C'est dans une chaleur étouffante d'un petit village norvégien que ressurgissent à travers les pulsions de leurs enfants, les rancoeurs et les propres vertiges de leurs parents.
Et Renate Reinsve, révélée dans les 12 chapitres de Julie illumine et mystifie ce très beau long métrage d'un enfant du drame qui plus est. Car Ullmann Tøndel n'est pas le petit fils d'Ingmar et de Liv pour rien, c'est même là un second souffle pour une dramaturgie de "crispation". La tension produite en effet, la pression sur les corps et les esprits, l'utilisation des espaces, l'oeilleton serré et pointé sur les tremblements humains et les folies agères, tout est à ce point maîtrisé que l'on se crispe et l'on étouffe bel et bien.

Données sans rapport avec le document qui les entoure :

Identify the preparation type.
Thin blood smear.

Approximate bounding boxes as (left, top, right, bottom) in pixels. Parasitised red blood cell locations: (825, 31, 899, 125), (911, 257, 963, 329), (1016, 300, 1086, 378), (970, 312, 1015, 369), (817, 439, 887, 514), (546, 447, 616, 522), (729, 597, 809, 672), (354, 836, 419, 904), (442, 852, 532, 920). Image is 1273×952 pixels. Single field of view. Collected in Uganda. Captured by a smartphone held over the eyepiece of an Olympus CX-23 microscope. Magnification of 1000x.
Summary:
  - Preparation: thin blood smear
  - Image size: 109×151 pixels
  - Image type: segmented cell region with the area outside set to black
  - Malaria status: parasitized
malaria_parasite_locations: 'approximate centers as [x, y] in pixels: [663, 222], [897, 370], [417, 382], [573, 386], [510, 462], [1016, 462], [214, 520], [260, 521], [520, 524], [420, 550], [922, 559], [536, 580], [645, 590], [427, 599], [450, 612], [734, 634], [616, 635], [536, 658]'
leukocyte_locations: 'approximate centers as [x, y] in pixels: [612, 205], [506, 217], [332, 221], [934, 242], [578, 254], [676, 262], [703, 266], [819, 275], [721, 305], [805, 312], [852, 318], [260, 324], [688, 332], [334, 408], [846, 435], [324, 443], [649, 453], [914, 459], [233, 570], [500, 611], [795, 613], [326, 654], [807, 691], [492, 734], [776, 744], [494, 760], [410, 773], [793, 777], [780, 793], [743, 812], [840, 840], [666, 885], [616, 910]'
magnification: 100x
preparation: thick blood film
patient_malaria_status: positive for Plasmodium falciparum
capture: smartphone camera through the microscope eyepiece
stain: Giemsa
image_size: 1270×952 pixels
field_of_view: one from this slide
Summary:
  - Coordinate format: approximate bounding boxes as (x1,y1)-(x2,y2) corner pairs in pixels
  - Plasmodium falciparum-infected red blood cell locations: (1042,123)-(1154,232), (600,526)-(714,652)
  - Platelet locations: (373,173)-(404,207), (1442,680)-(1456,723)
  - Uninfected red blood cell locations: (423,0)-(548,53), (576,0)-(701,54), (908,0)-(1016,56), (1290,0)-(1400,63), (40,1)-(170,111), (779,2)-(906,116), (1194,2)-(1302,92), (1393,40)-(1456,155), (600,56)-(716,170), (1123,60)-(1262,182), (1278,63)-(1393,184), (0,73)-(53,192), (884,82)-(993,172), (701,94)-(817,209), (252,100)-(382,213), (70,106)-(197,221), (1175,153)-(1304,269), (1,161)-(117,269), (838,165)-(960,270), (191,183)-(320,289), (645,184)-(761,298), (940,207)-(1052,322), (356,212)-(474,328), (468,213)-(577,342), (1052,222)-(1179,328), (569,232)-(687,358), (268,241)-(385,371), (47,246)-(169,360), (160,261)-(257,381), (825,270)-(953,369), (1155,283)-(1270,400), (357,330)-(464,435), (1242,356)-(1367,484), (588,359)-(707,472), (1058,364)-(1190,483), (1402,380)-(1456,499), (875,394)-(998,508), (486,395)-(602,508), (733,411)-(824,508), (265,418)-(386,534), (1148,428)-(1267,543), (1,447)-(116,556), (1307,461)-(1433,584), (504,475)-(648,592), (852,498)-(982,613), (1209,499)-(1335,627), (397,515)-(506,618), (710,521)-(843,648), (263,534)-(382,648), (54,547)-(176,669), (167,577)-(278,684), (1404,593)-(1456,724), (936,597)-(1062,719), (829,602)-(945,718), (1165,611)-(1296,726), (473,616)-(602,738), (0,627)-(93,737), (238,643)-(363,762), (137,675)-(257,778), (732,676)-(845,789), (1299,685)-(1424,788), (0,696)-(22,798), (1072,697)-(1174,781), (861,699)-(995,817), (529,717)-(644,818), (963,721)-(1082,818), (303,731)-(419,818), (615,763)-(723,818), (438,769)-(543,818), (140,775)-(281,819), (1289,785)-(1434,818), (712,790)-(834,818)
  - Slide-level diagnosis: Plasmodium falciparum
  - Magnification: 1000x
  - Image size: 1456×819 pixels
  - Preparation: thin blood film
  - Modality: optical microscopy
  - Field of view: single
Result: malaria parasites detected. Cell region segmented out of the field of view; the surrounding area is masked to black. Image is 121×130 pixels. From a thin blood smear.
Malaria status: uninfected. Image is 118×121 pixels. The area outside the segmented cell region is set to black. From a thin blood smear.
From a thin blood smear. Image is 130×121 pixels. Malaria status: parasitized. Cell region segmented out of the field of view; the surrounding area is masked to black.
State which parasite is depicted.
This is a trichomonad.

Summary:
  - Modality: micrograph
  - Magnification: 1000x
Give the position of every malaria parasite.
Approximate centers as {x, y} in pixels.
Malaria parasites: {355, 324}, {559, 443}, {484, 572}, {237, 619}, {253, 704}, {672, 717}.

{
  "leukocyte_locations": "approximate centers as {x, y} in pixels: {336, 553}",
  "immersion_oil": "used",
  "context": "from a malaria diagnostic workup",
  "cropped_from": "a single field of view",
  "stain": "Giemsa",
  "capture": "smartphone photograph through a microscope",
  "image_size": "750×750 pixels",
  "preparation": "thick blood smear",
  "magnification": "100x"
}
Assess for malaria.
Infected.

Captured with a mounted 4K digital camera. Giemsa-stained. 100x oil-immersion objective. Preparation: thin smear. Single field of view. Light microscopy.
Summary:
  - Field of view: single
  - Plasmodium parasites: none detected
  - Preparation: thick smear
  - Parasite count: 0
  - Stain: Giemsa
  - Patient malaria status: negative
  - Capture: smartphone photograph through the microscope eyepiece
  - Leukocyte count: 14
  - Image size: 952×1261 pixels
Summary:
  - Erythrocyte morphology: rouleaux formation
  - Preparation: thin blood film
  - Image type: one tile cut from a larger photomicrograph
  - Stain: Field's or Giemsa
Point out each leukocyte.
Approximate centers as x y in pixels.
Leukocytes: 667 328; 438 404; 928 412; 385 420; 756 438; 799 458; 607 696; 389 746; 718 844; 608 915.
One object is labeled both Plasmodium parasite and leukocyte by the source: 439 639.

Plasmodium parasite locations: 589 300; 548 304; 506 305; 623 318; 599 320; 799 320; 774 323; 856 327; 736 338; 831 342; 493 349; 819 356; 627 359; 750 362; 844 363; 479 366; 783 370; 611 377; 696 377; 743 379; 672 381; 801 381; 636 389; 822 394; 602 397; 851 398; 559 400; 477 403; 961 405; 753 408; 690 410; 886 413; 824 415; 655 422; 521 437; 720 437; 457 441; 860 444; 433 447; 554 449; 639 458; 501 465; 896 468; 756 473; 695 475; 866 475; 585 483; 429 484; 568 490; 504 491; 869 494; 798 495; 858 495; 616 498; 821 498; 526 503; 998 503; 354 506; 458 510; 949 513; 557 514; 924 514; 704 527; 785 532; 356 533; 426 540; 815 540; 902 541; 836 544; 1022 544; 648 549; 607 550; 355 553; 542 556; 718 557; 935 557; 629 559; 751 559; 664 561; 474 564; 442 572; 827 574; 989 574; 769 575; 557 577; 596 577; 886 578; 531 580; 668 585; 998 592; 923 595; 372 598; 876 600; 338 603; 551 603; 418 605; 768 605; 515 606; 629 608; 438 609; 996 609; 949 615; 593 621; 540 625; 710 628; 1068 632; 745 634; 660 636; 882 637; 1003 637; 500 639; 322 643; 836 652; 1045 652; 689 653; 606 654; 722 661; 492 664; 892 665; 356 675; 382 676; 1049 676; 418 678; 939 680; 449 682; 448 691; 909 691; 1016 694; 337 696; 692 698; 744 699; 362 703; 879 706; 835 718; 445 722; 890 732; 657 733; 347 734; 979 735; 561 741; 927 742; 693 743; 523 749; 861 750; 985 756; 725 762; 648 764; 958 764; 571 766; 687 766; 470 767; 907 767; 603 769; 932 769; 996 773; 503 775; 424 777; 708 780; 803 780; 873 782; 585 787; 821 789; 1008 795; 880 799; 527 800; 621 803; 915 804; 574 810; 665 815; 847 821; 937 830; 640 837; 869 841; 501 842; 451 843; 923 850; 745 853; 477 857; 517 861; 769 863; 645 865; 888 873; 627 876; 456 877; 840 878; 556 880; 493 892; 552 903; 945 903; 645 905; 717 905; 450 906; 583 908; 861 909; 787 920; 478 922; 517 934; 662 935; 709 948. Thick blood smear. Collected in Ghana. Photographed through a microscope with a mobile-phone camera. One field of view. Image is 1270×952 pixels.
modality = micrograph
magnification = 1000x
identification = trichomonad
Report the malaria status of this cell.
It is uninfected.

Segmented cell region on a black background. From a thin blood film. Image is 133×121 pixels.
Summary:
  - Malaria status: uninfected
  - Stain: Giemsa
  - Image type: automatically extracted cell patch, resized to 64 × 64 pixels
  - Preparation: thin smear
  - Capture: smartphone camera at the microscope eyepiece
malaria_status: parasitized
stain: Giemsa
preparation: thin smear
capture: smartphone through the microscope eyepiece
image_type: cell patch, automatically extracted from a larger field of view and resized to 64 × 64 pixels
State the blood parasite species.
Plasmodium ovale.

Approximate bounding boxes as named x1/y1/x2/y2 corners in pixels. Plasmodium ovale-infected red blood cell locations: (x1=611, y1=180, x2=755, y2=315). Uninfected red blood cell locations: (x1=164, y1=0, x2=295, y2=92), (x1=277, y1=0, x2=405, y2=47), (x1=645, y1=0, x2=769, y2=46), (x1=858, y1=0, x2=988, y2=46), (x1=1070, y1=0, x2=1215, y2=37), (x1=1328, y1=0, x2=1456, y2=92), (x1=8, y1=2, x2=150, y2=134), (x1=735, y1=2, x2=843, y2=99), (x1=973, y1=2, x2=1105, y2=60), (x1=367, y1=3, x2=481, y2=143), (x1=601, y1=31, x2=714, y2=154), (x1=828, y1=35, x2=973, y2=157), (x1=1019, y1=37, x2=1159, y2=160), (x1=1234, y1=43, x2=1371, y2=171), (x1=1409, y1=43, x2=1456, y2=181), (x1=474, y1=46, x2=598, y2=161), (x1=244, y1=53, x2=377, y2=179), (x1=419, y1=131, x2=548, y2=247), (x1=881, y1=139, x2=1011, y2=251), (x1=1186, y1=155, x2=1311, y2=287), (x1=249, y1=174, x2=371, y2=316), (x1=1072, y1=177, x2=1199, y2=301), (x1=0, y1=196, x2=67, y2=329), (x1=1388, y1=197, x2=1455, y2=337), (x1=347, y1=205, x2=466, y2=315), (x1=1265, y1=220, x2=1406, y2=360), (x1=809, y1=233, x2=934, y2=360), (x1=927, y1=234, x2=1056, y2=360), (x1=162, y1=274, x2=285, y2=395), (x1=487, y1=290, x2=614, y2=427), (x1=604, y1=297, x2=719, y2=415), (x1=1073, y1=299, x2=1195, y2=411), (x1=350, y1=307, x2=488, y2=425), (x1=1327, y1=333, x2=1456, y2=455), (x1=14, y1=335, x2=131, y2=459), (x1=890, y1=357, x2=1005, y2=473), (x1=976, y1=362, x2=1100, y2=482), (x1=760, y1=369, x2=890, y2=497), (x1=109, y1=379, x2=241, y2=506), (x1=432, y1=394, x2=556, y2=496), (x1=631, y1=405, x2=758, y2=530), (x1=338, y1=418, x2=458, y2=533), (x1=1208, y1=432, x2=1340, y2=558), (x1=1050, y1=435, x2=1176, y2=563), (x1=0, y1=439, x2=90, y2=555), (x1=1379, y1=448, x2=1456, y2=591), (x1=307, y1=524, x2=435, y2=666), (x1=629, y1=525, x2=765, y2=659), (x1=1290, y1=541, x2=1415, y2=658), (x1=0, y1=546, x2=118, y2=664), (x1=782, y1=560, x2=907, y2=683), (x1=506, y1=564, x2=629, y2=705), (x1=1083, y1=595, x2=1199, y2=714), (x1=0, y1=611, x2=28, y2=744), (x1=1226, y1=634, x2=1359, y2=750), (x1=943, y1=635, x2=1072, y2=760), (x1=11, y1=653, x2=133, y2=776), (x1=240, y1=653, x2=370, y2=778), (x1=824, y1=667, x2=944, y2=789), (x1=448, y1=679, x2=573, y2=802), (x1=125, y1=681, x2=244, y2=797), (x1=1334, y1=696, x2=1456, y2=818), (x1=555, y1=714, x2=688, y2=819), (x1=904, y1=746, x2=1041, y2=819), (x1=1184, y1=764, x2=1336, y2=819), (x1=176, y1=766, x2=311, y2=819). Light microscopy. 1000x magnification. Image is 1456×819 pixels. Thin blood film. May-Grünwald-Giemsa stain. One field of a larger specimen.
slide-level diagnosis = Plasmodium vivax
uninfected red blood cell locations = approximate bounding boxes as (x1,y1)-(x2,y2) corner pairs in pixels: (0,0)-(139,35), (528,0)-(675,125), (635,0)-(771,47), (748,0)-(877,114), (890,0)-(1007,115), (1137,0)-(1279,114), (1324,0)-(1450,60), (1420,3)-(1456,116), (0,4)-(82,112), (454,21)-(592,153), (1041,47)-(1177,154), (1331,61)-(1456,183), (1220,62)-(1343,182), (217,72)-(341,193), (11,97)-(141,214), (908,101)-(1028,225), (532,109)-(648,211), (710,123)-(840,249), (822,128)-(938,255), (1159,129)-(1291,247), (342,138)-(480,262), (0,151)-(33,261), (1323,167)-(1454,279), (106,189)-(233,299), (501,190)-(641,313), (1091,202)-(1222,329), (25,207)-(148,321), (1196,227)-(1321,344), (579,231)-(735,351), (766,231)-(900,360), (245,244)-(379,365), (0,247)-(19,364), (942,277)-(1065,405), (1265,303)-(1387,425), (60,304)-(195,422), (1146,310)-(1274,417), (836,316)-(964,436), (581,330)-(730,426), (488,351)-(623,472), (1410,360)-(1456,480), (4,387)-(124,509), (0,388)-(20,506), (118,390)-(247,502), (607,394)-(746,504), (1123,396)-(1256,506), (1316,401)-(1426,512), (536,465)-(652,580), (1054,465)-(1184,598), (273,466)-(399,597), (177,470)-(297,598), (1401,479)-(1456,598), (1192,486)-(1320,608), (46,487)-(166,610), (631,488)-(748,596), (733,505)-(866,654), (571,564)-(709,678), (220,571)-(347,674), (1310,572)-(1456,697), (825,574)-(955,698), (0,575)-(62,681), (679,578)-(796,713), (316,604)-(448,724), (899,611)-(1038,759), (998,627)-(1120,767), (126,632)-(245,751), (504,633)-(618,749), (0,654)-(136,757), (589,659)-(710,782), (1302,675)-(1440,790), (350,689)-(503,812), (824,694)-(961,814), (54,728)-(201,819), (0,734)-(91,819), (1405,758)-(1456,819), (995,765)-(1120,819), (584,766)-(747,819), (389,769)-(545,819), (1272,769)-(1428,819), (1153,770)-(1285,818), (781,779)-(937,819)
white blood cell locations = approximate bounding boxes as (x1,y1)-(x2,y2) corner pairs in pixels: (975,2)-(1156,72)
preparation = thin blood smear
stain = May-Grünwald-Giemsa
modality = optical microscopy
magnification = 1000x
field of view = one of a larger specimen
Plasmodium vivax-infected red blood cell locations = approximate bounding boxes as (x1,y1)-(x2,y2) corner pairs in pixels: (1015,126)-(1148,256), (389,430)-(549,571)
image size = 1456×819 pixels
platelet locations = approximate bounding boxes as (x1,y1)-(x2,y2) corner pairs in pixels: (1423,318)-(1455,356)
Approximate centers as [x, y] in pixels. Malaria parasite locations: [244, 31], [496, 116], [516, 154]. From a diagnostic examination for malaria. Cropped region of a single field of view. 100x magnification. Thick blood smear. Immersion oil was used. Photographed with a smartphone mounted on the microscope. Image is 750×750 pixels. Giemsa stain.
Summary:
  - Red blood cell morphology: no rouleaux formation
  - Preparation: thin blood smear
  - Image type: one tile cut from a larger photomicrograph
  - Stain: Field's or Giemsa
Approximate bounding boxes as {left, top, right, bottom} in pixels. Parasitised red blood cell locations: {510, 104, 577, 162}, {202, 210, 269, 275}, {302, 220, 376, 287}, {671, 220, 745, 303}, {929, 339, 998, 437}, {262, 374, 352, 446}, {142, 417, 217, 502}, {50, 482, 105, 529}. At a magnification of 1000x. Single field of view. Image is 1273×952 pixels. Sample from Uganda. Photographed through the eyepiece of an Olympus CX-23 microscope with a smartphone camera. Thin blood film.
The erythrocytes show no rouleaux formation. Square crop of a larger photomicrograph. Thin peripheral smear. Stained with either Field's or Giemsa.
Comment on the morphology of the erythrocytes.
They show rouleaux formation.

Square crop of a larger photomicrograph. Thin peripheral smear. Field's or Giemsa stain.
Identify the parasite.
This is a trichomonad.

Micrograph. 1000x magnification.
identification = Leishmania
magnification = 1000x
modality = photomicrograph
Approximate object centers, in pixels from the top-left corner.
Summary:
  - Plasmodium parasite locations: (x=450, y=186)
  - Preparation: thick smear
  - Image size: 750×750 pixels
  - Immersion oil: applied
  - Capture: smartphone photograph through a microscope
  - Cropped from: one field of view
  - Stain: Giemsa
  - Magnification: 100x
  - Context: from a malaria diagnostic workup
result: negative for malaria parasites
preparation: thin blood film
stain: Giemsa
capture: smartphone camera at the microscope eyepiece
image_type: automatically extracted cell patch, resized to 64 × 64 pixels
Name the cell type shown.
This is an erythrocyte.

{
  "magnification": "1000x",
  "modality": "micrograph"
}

Le cadrage est tenu, de la main de ses maîtres dirait-on, et au cordeau, l'utilisation du son rajoutant à l'horreur psychologique, la pression opère, elle est réelle dès les premières secondes, certains corps d'ailleurs flancheront vite, à l'image du nez d'une directrice adte qui saignera, oui, bien vite...
C'est même très appuyé se dit on, car on en vient parfois à regretter une certaine sécheresse, la rudesse et la brutalité intuitive des plans et séquences de ses pairs, car il y a là un travail permanent et trop peu de lâcher prise, d'acceptation du silence peut être aussi. L'image n'est pas seulement mouvement, elle veut raconter, beaucoup, à chaque seconde, nous perdre aussi, nous malmener, nous gêner, nous mettre mal à l'aise. Elle est volontaire, un peu trop sans doute pour être honnête.
Mais il faut avouer le plaisir de la charge, ne boudons pas notre plaisir, on pourra goûter les tours savants d'un cinéma proche du Dogme. C'est bien une chasse, une autre chasse qui est menée, celle d'une sorcière présumée, un dragon, Elisabeth ou notre fameuse Renate Reinsve. Et tout autour d'elle s'agite et tremble. Fascinante, intrigante, attirante et repoussante, alternativement dangereuse et fragile, une "actrice" redoutable dont il faudrait se méfier ou percer le mystère.
Vaine ambition, car insondable, pour un drame qui restera sans trop d'issues, mais nous aurons plongé, mis les mains, les yeux, nous aurons tant cherché les clés de ces problèmes humains inextricables. Nous aurons voulu nous pendre au cou d'Elisabeth ou de Renate, fascinante, à l'image de cette étrange chorégraphie d'une reine poursuivie par sa cour. Nous aurons connu le doute, qui au coin de chaque porte nous aura cueilli, et la journée fut longue et harassante. Acteurs et spectateurs finissons sur les genoux. L'on aurait pu se voir délivrés par l'orage éclatant en fin de film. Croit-on...?
La Convocation est une fuite éperdue, une perte de sens. Un cri d'alarme, l'anatomie de notre folie permanente. Un état des lieux des doutes pesant sans cesse sur l'usine éducative, et après. Drame de toute pression sociale et familiale. L'Everest de nos contradictions, de l'école à l'âge adulte, de ce que nous sommes d'abord en puissance et les peines qui s'en suivent, toujours et inévitablement.